That’s what Buffalo cops did on Elmwood Avenue at 6:30 p.m. Friday evening. They turned a pleasant situation-that group of maybe 100 bicyclists riding around town in the hope of alerting people to the advantages of ecologically viable modes of transportation-into a bloody mess.

People who ride bicycles in groups are perhaps the most benign amateur athletes there are. Instead of trying to beat the fastest guy in the group they wait for the slowest to catch up. Instead of trying to amass a score they take pleasure simply in pedaling on. You can’t come on as a tough-guy in those silly poster-color clothes and stretch-pants serious bicyclists wear, and you can hardly walk in the biking shoes.

That’s why I don’t believe for a minute the Buffalo police department claims that the reason they started strumming heads with their clubs and flashlights on Elmwood Avenue was because the bicyclists got nasty to them.

The most that should have happened is the cops telling the group to try to stay more to the right, and even that is arguable. Elmwood is the slowest boulevard in the city and bicyclists riding alone almost always make better time than automobiles. The photographs show that there was almost no traffic on Elmwood when the police parked in the middle of the road and caused the chaos.

What cops fear

Sometimes it seems to me that the one thing cops fear and loathe almost as much as an armed felon hiding behind a dumpster in a dark alley is looking stupid, appearing as if they had no idea what they were doing.

The cops who assaulted Buffalo’s bicyclists had no idea what they were doing. If they thought the bicyclists were slowing up other traffic improperly (in New York, bicycles have as much right to the road as automobiles and trucks and motorcycles) they should have told the group that, let the group move on and then moved on themselves. But their commands were muddled from the beginning, and they seemed to have little idea what the applicable law was. One told the cyclists to ride on the sidewalk, another told them to get off the sidewalk, another told them they had to disperse. All three orders were wrong and the bicyclists knew it.

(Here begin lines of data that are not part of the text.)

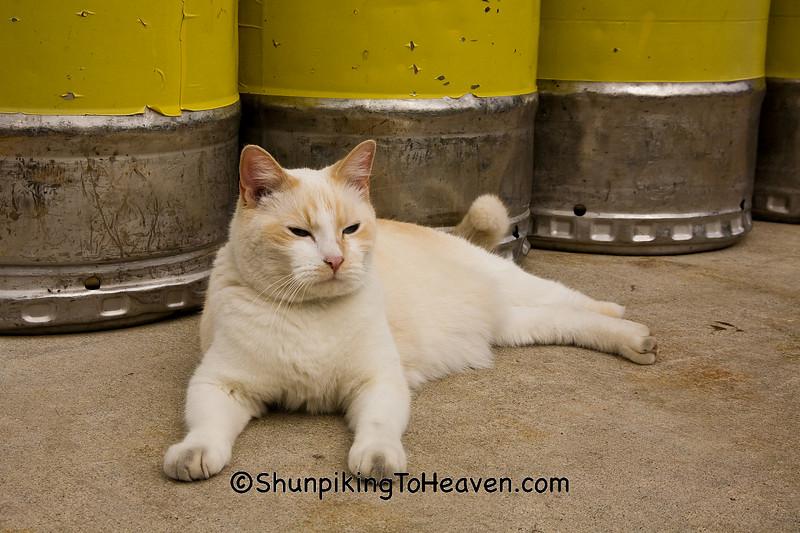 Kegger Kitty, Iowa County, Wisconsin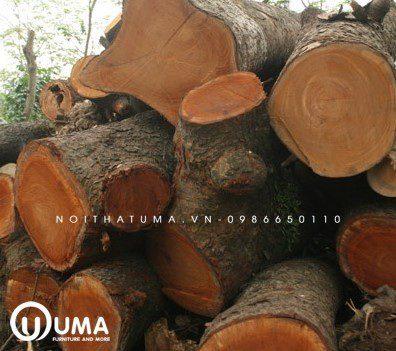Tìm hiểu gỗ xà cừ là gì? Gỗ xà cừ thuộc nhóm mấy?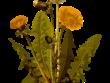dandelion 1299794 1280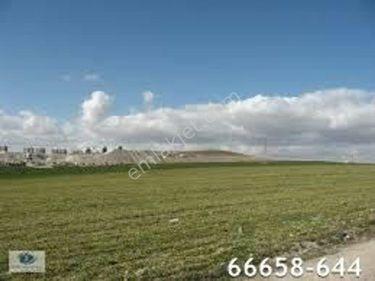 MMG'den ovacık da 490 başlı ruhsatlı daire takaslı çiftlik yeri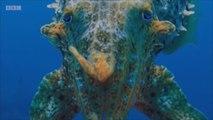 Planeta Azul II, una serie para conocer la belleza de la vida marina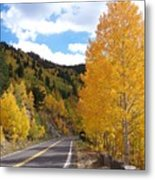 Road To Fall Metal Print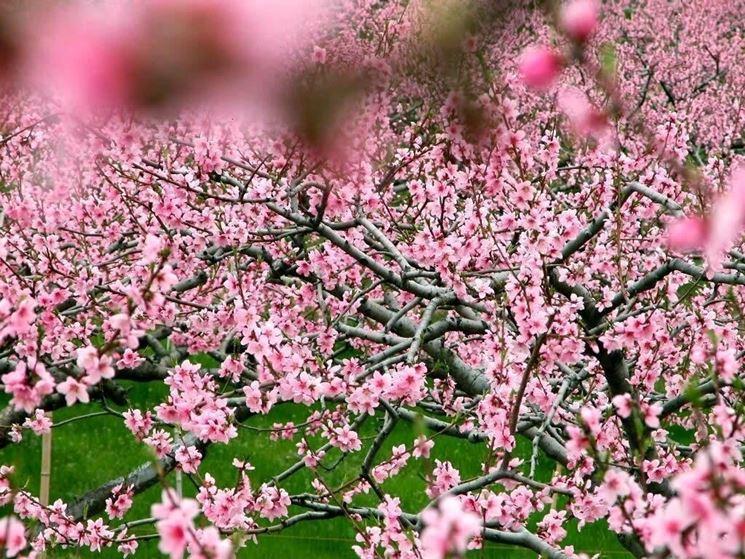 arbusto fiori di pesco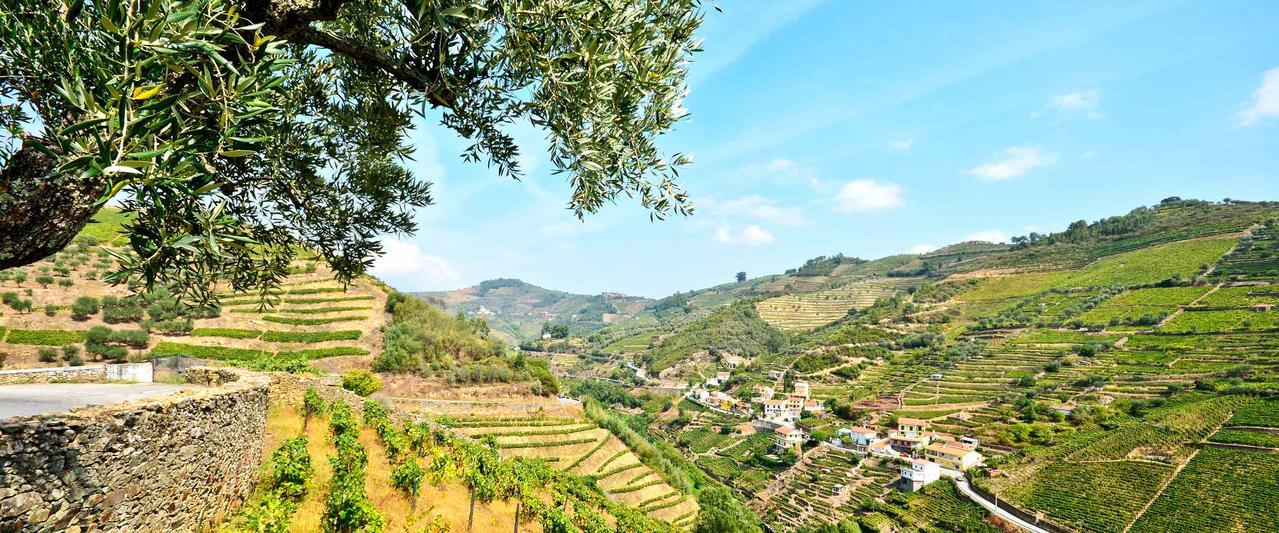 Auf den Spuren von Portugals Küche und Kultur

The deeper in they got, the more they had to defend what they were doing. Every bit they escalated required another bit of escalation to prove the escalation that just happened had been worthwhile. It’s like the Inquisition torturers Michel Foucault describes in the first chapter of Discipline and Punish who have the attitude that anyone they’re torturing must be guilty of something, else why would the torturers be torturing them like this?

There’s no returning from that kind of logic once it comes into play. Reason, common sense, sanity-they won’t help one bit. Every single thing you say inflames them further, which is why the people the Buffalo cops arrested at the end were people who were simply asking why the Buffalo cops were arresting anybody in the first place.

Your lying eyes

The comedian Richard Pryor had a bit about a woman who comes home and finds her husband having sex with another woman. “Who you gonna believe,” the husband says, “me or your lying eyes?”

That seems to be the official line toward all of this being taken by the Buffalo Police Department. Deputy Police Commissioner Mark Blankenberg told the Buffalo News that he examined the photographs and “said they show his officers acted appropriately.”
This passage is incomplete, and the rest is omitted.